Le jour suivant, les choses changèrent déjà. Malgré son état de fatigue hyper avancée, Tina était venue. Il le lui fallait, cet argent. Elle essayait de ne pas trop se concentrer sur Bette. Ça ne mènerait à rien, de toute façon. Pourtant Tina était attirée par la belle métisse. Son aura, l'assurance qu'elle dégageait, tout ça lui plaisait. Dès qu'elle croyait entendre sa voix, elle tendait l'oreille pour savoir ce qui se disait. Ce n'était pas vraiment une obsession, juste une sorte de… réflexe.
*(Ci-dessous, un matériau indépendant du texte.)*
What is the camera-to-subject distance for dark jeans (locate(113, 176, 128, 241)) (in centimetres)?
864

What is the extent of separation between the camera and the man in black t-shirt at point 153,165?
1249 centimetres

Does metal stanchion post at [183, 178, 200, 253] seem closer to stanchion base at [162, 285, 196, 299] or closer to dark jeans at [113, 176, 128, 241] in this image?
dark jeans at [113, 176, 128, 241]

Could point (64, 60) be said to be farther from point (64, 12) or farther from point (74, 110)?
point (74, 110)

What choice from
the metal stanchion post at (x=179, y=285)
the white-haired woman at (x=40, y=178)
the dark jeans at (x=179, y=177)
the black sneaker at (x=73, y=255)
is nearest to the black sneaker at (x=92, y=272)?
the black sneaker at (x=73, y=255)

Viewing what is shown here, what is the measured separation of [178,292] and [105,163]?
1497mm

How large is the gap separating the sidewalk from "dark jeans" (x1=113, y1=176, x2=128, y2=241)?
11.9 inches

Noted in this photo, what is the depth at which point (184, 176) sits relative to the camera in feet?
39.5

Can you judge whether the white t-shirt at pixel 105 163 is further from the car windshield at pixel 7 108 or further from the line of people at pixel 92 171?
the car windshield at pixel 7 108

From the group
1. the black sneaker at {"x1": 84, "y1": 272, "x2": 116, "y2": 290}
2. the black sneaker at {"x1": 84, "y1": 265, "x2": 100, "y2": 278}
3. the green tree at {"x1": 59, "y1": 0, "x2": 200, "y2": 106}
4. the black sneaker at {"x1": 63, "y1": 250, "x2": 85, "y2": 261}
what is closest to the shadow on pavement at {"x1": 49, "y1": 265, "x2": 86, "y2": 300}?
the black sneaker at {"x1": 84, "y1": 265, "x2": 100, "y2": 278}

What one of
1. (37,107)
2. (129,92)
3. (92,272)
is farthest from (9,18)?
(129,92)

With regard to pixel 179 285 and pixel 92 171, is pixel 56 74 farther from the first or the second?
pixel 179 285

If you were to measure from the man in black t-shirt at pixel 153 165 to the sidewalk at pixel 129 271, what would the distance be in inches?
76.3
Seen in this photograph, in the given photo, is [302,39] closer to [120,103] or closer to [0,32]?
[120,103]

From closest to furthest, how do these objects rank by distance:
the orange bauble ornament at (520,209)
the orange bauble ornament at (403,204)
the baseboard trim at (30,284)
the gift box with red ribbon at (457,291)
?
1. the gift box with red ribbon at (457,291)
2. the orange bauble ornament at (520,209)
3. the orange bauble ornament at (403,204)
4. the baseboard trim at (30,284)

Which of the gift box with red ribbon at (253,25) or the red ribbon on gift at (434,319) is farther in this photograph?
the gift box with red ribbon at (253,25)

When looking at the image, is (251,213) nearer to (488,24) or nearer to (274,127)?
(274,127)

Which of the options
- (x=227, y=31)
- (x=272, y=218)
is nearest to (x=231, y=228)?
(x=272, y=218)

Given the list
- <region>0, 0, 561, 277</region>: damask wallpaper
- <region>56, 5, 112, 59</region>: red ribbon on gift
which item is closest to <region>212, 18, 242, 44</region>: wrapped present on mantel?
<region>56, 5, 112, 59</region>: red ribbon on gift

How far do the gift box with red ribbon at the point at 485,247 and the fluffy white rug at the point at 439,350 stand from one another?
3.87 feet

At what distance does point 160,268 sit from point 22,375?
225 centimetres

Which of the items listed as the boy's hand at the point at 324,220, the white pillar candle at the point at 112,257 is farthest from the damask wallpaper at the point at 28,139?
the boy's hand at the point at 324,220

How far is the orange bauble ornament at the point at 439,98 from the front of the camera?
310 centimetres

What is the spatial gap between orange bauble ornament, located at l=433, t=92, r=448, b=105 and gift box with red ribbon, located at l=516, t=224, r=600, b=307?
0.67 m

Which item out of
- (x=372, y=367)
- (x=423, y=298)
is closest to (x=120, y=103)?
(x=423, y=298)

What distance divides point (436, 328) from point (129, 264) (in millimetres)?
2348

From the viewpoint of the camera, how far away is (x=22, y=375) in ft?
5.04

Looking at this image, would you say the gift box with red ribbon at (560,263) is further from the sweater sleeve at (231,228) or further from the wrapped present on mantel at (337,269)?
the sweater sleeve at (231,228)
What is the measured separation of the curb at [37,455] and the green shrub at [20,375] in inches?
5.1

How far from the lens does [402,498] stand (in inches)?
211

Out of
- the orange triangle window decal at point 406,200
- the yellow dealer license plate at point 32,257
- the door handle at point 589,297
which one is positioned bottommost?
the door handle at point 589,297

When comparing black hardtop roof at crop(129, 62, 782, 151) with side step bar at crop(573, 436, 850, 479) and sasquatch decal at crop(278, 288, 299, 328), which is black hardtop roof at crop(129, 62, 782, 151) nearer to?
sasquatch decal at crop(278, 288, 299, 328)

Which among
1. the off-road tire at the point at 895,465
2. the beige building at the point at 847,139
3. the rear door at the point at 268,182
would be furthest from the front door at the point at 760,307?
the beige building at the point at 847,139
Le service avait été plus court que la veille, ce jour-là. Quand on avait remercié Tina et qu'elle était passée par la cuisine pour s'en aller, elle avait vu Bette et le cuistot, Cedric. Assez hésitante mais ne voulant pas le montrer, elle leur sourit avant de s'approcher et de leur faire la bise. Alors qu'elle s'apprêtait à partir, la voix de Bette s'éleva dans les airs.

"Je me souviens de toi".

Perplexe, Tina se retourna. Elle fronça les sourcils, curieuse d'en apprendre un peu plus.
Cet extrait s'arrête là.